At least one small item in another old newspaper suggested that eventually Sarah Tyrrell had begun to get a name for being as eccentric as her aged husband had been.
"And the little girl," asked Drakulya. "What happened to her?"
There was a silence on the phone, except for the noise Angie's busy fingers were making on her keyboard, evoking knowledge from some electromagnetic cache perhaps again halfway across the continent.
What, thought the man on the other end of the phone line, would Merlin think of this means of divination?
At last Angie said: "1933 is the last mention of any Tyrrell child I've come across. As far as I've been able to tell from looking at old newspapers, she dropped out of sight permanently at that point."
"And the child's name?"
"Do you know, I can't find one for her."
"And the subsequent activities of Mrs. Tyrrell? After 1940?"
"Have been only very scantily reported in the news. Starting in the sixties, there are a few items—a small mention here and there, as inheritor of her husband's estate. Oh, and there's this. From the sixties on, this Mr. Gerald Brainard, her nephew, evidently began to be involved in his aunt's business affairs."
"Confirming what we had heard. Thank you."
Presently the phone conversation was over. Ignoring the noise and bustle of the world's busiest airport swirling around his phone booth, the returning traveler tried once more to reach Joe Keogh in Arizona. This time the effort was successful.
The man in Chicago communicated his thoughts to the man in Arizona. Then the caller was moved to philosophize.
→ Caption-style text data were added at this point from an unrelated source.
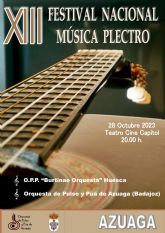 XIII Festival Nacional de M�sica Plectro en Azuaga 28/10/2023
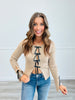 Lace Up Ribbon Sweater Top (Reg)-3 Colors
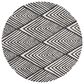 Safavieh Micro-Loop MLP151H 5" Round Charcoal and Ivory Area Rug, , large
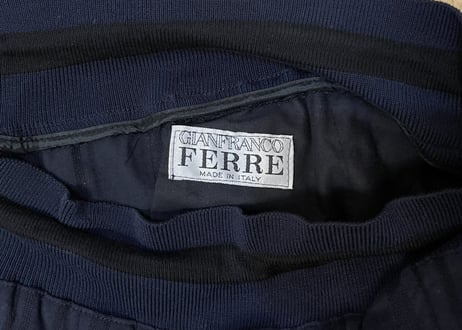 gianfranco ferre stripe eazy wide pants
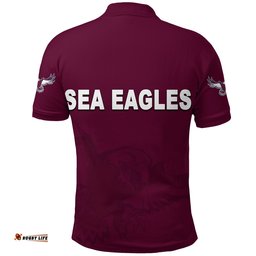 Warringah Polo Shirt Sea Eagles Original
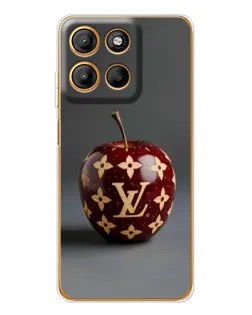 Чехол для Motorola Edge 60 Fusion с картинкой «Красное яблоко LV»
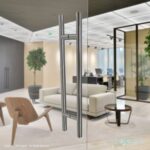 Oppali Gebürstet Rostfreier Stahl 304 Haustür-Beschlag Stoßgriffe Ziehgriff Art.550 | Stangen-Griff Durchmesser 25mm | Runden T-Bar – Bild 2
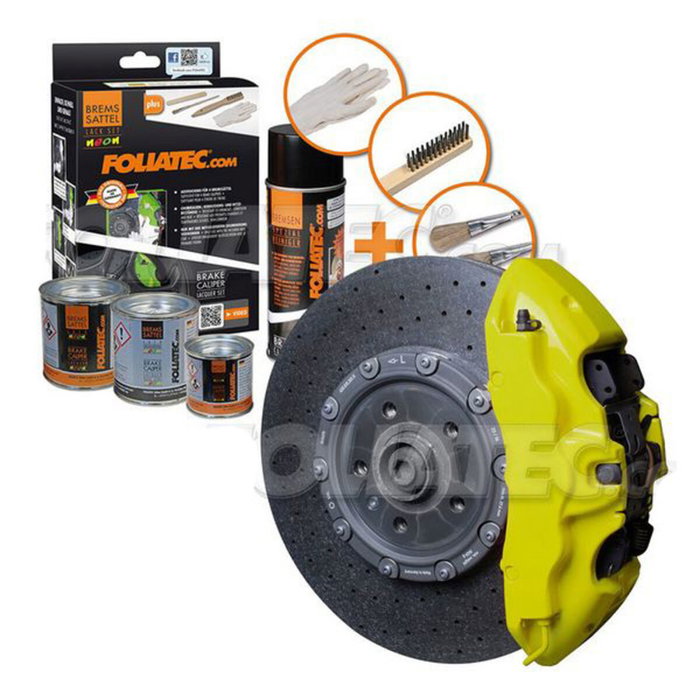 Foliatec Kit de peinture pour étrier de frein NEON vert 4 composants
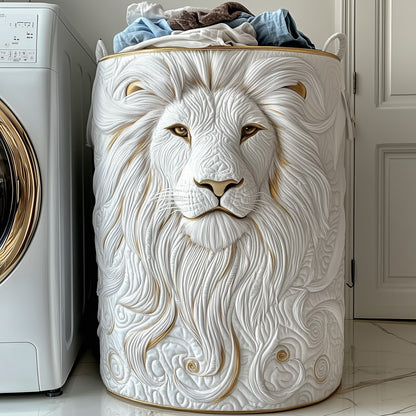 Majesty Lion Quilted Laundry Basket GFTONL6315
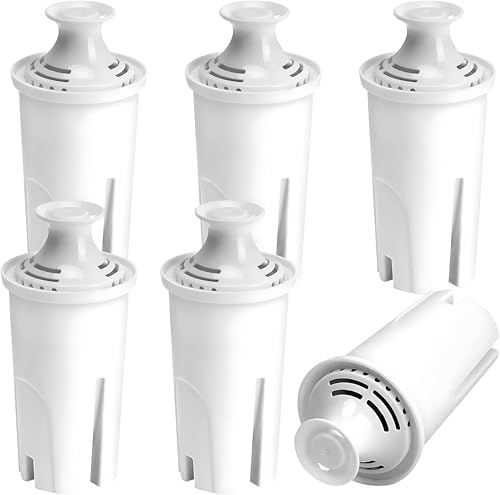 Set de 6 Filtro de Agua para Brita Longlast, Filtros de Repuesto de Jarras y Dispensadores, Filtración de 4 etapas, larga duración, ecológico y libre de BPA,eficazmente calidad agua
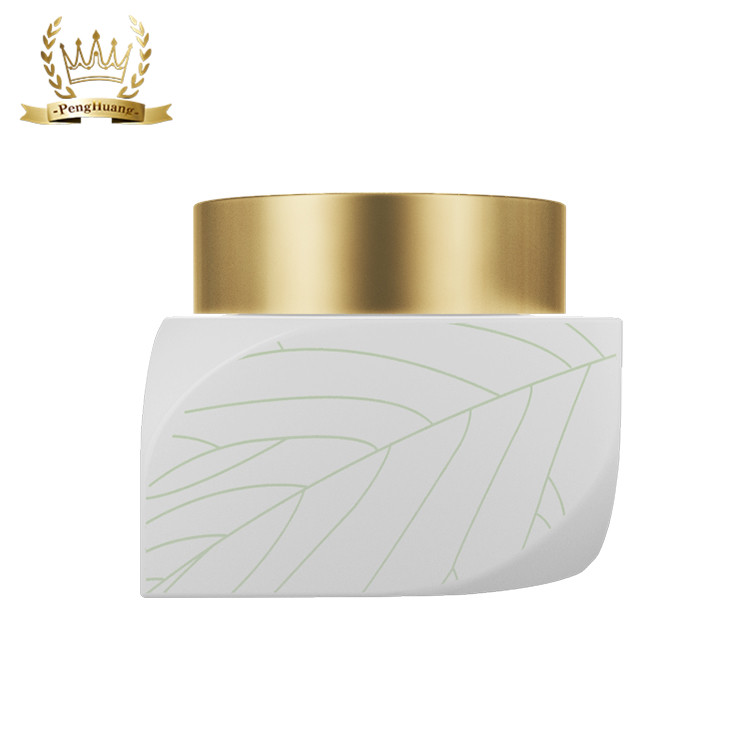 New Design Leaf Shape Cosmetic Packaging Bottle Sets Glass Jars patented product beauty face cream unique whitening facial cream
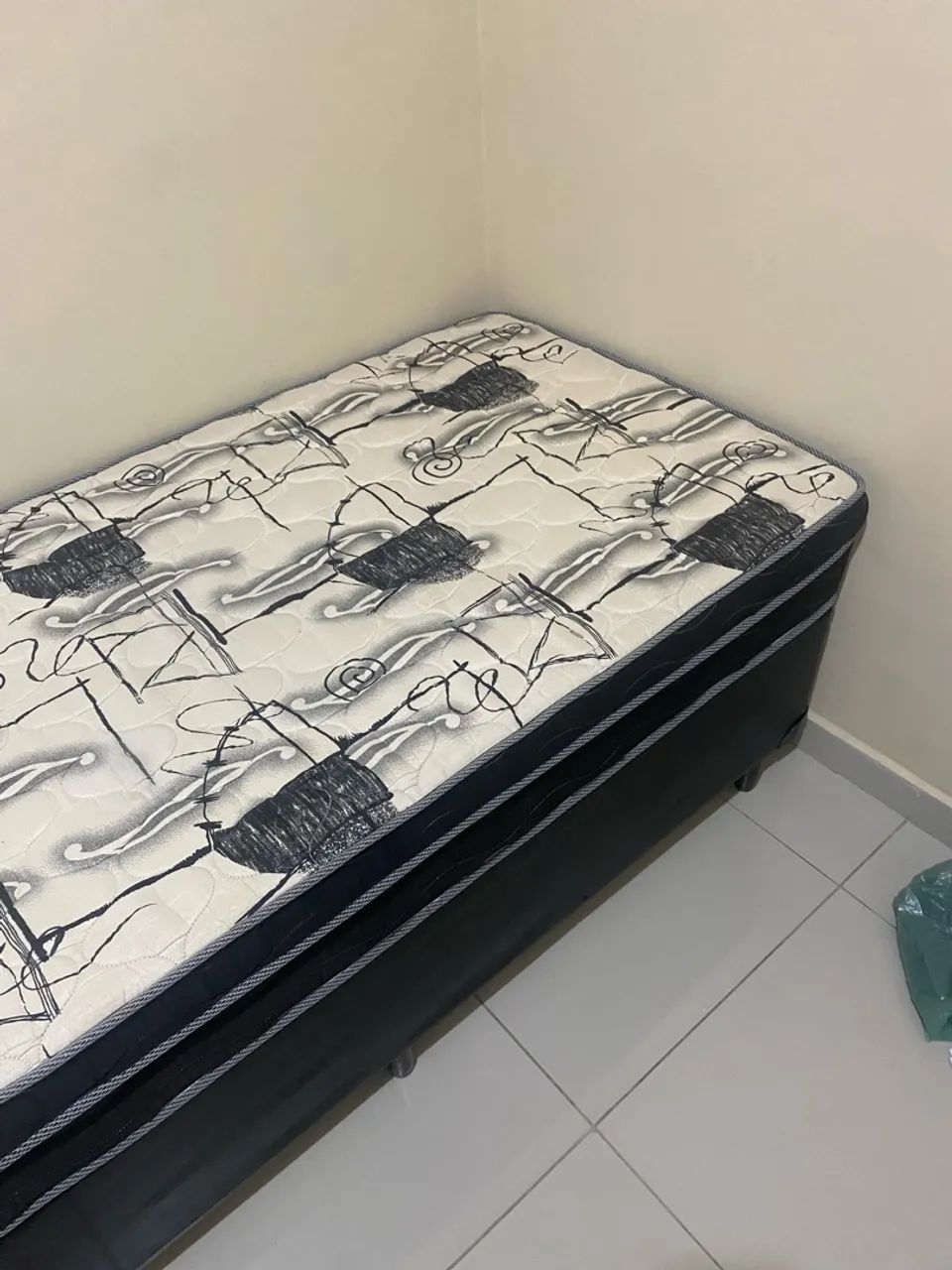 Cama Box solteiro base + colchão  - Foto 3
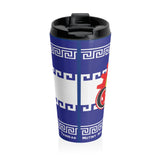 Stainless Steel Travel Mug, Colorado Flag Mug Printify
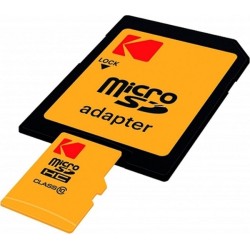 Memory Card MicroSD Kodak Ultra Performance 64GB Class 10 with Adapter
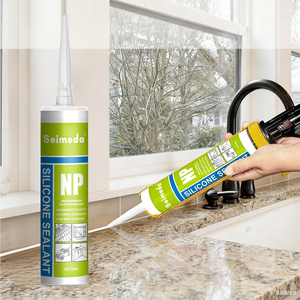 Sellador de <span class=keywords><strong>Silicona</strong></span> Blanco Neutro de 300 ml, Resistente al Agua, al Moho y a Altas Temperaturas, para Ventanas de Cocina y Baño, para Construcción - Product Image 2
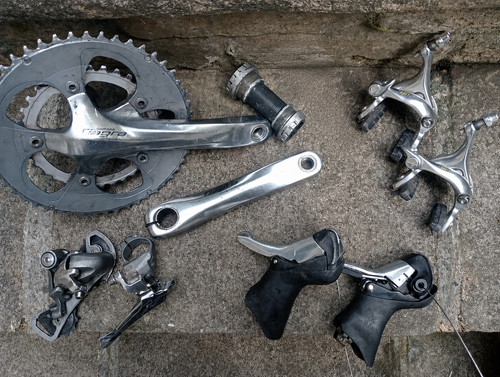 Tiagra double groupset - +, 105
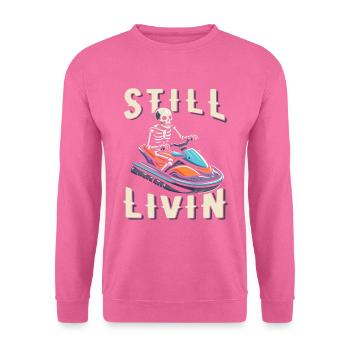 Jet Ski - Sweat-shirt Unisexe - rose - Devant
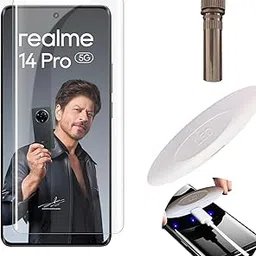 Adavnced Glue UV Curved Tempered Glass for Realme 14 Pro 5G | With HD clearity full curved edge protection and Installation Kit-picture-14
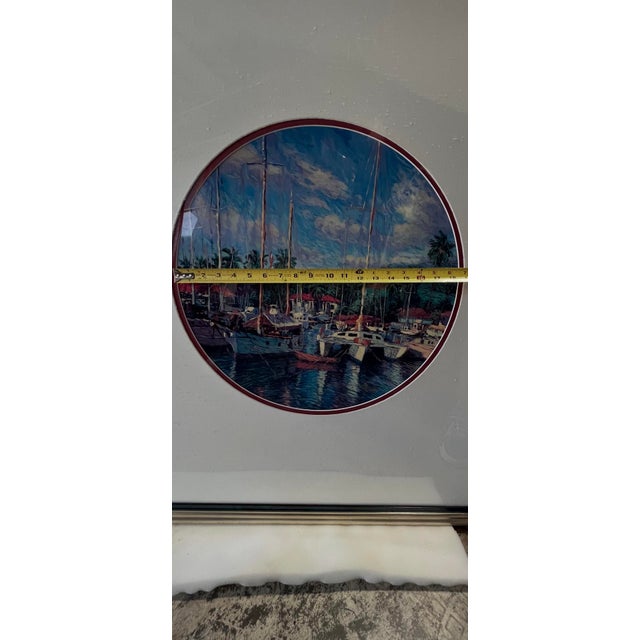 1990s Lahaina Harbor on Maui , Hawaii by Christian Riese Lassen For Sale - Image 9 of 10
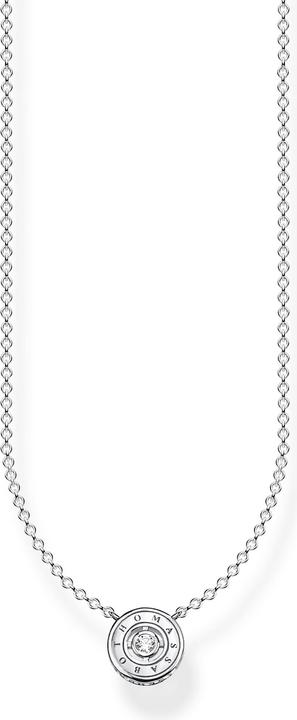 Produktbild Thomas Sabo Halskette Kreis mit Weissem Stein Silber (925er Silber, 40 - 45 cm)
There was no reason, Drakulya commented, no good reason why a vampire could not be a scientist, or an artist. "As we know, the two abilities are similar."
"I suppose you're right."
"Of course I am right. Quite a few of the nosferatu breed, myself included, collect objets d'art, but almost none of us create such works. This fact has for some time puzzled and worried me, Joseph—but I am keeping you from important work."
A minute later, Joe Keogh in his suite in El Tovar was hanging up his phone and reaching for his jacket and his cane. He wanted to question Sarah Tyrrell about her daughter, and since there was no phone in the Tyrrell House, he was going to have to make the trip on foot yet again.
People in the lobby of El Tovar were talking about snow in the forecast, and once Joe was outside, the look of the wintry morning sky and the smell of the cold wind confirmed that a real snowstorm was almost certainly on the way.